In my opinion his works do have a common theme of unsettling people and making the viewer uncomfortable.  He often has terse answers for the idea behind any particular work, generally saying very little about his motivations for specific pieces, so the meaning of the different works is often hotly debated.  He has frequently been quoted saying that he is only an artist because it’s easy and he does not want to have to work for a living.

Part of the controversy that surrounds Cattelan is whether his art is about the titled works themselves or if his real art is him screwing with the conventions and mechanisms of the art world.  This has earned him the title of “the court jester” of the art world, in the sense of his being a conscious contrarian lampooning the system that he profits from.  Some debate he really is telling the truth and his career is a successful con.

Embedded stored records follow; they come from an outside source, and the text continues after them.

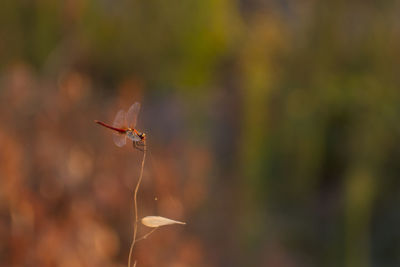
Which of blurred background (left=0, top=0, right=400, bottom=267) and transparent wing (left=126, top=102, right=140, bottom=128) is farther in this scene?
blurred background (left=0, top=0, right=400, bottom=267)

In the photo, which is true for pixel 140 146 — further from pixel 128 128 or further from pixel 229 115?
pixel 229 115

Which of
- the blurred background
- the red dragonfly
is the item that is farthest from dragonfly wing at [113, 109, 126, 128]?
the blurred background

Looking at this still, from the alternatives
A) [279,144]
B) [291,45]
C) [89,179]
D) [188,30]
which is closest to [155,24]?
[188,30]

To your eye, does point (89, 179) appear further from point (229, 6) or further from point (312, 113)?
point (229, 6)

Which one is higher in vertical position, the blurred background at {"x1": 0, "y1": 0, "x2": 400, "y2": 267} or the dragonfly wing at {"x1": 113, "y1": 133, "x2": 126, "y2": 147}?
the dragonfly wing at {"x1": 113, "y1": 133, "x2": 126, "y2": 147}

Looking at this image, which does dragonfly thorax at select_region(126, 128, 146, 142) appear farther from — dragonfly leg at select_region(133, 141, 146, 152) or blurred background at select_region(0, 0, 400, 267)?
blurred background at select_region(0, 0, 400, 267)

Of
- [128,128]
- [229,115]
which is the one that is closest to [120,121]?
[128,128]
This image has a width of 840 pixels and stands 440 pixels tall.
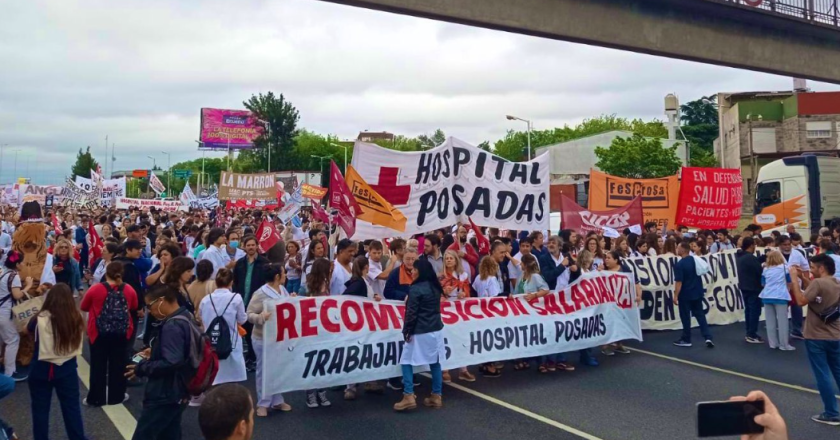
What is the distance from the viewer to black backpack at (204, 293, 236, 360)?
5590 mm

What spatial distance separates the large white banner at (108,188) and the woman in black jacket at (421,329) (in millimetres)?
29796

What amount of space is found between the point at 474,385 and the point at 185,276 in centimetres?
381

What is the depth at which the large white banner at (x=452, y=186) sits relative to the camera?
9.13 metres

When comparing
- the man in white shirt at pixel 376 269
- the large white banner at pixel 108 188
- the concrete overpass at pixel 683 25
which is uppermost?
the concrete overpass at pixel 683 25

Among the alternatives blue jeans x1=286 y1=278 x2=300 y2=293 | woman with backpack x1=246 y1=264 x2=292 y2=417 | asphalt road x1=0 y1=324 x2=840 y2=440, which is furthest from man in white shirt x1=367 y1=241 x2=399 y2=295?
blue jeans x1=286 y1=278 x2=300 y2=293

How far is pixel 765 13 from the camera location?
13117mm

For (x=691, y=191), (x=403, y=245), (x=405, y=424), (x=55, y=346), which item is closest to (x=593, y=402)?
(x=405, y=424)

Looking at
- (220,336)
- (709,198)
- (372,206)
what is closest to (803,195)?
(709,198)

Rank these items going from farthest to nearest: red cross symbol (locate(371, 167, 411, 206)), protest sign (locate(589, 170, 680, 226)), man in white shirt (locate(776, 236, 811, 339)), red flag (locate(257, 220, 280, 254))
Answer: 1. protest sign (locate(589, 170, 680, 226))
2. red flag (locate(257, 220, 280, 254))
3. man in white shirt (locate(776, 236, 811, 339))
4. red cross symbol (locate(371, 167, 411, 206))

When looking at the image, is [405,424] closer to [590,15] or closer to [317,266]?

Maurizio Cattelan is strictly a conceptual artist; he does not make anything or handle anything during the process of its creation, he comes up with the ideas and highly skilled professionals are hired to make them.  In one instance, he pulled clothing together to resemble homeless people scattered around an area, but he lacks the skills and education traditional to most internationally successful artists.  This methodology of artist-as-conceptualist is debated as an extension of the Ready-made concept as invented by Marcel Duchamp (except that the Ready-made is made to order by Cattelan, rather than found) and simultaneously debated to be a logical extension from The Factory of Andy Warhol and the descent of professional assembly / manufacturing / industrial modes of creation as passed down from The Factory and used to great commercial success by Damien Hirst and Jeff Koons.

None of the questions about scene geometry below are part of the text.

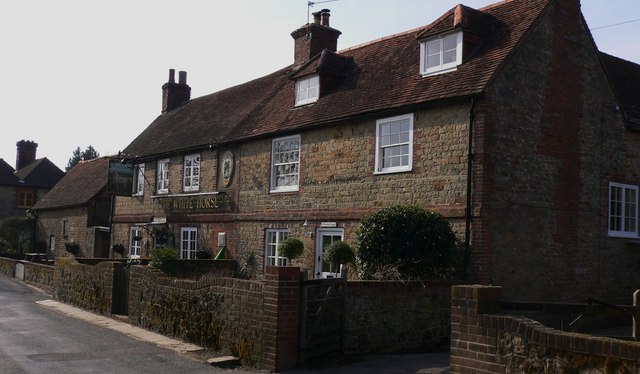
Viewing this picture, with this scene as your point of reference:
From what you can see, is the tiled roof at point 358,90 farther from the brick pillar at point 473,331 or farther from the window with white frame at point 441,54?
the brick pillar at point 473,331

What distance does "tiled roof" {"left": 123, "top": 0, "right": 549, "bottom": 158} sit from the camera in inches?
595

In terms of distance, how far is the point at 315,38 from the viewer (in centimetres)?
2247

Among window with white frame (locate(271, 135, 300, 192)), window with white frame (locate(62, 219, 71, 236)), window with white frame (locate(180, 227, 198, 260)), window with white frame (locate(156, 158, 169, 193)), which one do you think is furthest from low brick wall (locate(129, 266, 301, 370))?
window with white frame (locate(62, 219, 71, 236))

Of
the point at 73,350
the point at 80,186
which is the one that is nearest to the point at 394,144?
the point at 73,350

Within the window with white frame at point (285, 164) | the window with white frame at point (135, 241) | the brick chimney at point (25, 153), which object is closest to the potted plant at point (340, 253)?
the window with white frame at point (285, 164)

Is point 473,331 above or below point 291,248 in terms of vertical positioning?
below

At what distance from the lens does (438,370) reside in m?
9.95

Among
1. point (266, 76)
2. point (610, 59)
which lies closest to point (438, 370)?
point (610, 59)

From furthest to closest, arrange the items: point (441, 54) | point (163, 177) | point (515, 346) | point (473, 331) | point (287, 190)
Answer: point (163, 177)
point (287, 190)
point (441, 54)
point (473, 331)
point (515, 346)

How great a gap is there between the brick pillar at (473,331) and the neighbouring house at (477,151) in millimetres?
6413

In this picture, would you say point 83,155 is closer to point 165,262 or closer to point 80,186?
point 80,186

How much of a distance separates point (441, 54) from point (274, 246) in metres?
7.77

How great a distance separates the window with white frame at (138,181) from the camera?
28.4 meters

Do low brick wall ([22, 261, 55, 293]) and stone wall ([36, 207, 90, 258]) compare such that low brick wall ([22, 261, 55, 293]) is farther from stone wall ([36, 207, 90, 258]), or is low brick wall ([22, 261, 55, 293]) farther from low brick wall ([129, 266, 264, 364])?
low brick wall ([129, 266, 264, 364])
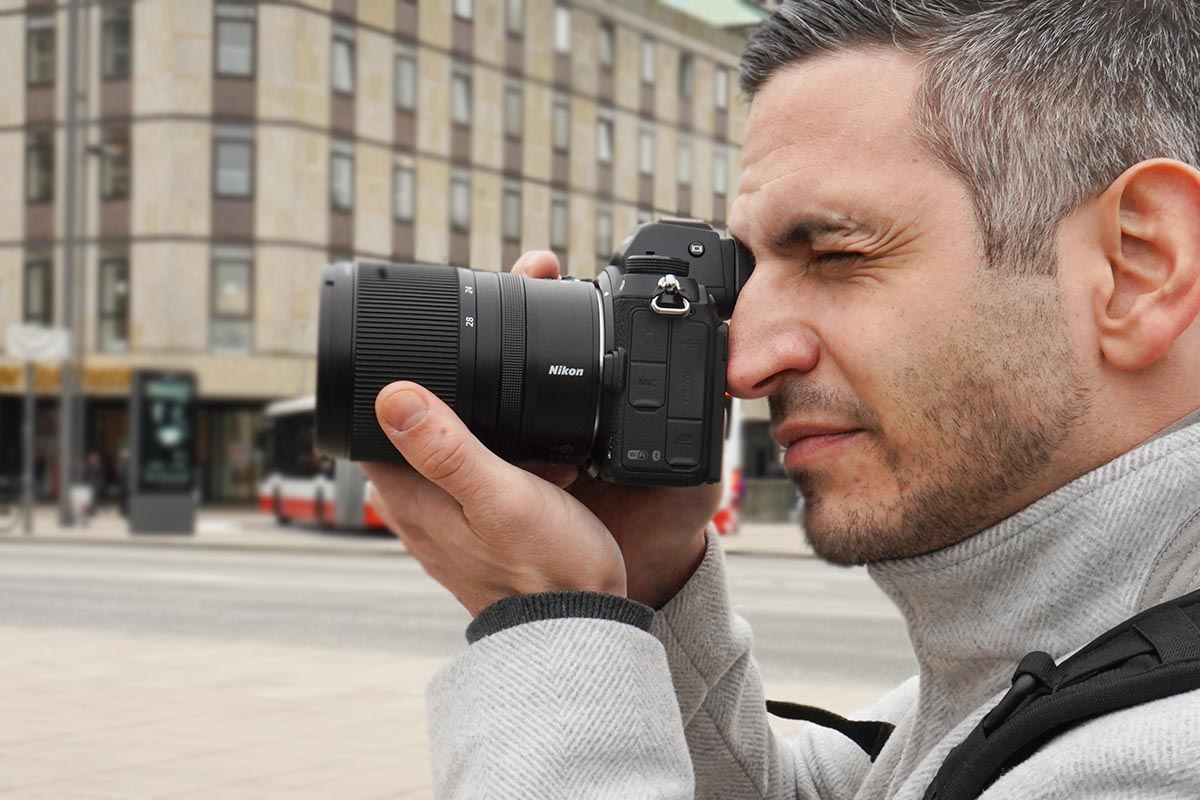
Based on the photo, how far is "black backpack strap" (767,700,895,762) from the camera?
6.41 feet

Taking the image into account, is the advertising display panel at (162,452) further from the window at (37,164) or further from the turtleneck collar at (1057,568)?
the turtleneck collar at (1057,568)

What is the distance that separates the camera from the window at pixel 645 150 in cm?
270

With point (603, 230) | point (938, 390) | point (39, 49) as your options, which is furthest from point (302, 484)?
point (938, 390)

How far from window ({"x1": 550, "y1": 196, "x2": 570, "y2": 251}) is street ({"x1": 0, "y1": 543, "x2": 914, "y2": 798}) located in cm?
353

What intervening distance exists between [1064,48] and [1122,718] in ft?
2.07

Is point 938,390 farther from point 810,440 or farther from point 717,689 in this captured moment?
point 717,689

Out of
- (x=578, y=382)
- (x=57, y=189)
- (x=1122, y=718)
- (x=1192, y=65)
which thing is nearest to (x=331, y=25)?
(x=578, y=382)

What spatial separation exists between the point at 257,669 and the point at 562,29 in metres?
6.41

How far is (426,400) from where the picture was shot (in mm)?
1579

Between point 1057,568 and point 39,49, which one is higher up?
point 39,49

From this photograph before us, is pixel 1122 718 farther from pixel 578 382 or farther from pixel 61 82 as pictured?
pixel 61 82

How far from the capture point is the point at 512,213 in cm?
248

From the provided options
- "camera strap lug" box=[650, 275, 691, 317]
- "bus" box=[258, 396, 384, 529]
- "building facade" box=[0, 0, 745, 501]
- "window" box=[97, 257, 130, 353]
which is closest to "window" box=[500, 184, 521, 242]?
"camera strap lug" box=[650, 275, 691, 317]

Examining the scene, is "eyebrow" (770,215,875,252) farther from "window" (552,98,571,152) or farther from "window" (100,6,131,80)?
"window" (100,6,131,80)
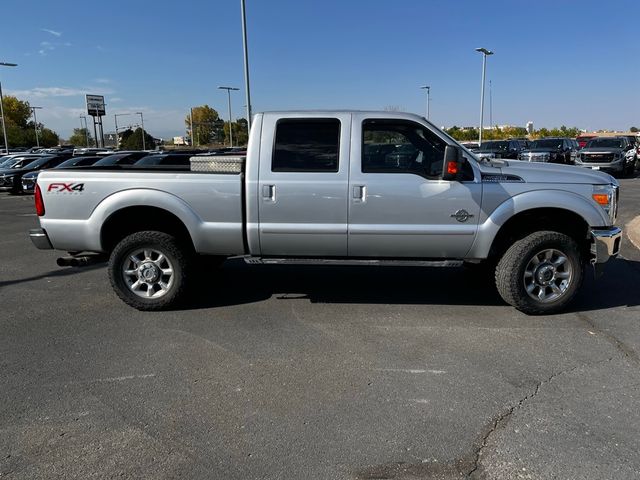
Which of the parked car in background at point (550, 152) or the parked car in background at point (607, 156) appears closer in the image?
the parked car in background at point (607, 156)

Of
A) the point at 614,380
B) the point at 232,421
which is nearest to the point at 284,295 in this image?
the point at 232,421

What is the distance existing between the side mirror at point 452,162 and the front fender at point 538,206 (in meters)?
0.59

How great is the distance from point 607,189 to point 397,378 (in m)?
3.01

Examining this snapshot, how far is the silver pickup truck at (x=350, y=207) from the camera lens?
16.6 ft

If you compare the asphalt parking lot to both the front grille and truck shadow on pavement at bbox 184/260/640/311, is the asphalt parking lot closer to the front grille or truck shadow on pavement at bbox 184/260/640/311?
truck shadow on pavement at bbox 184/260/640/311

Maurizio Cattelan’s work does point to a trend in the current art world of some art works being works created for a location and often on location; what my awesome professor and art author Corey Postiglione calls “post-studio art” – the idea that art has evolved to both be created and exist wholly in a public sphere, having a studio is not needed; and an artist like Cattelan need only declare themselves to be an artist and have their creations pulled together using the means of production afforded to them by existing manufacturers rather than maintain and work in a studio.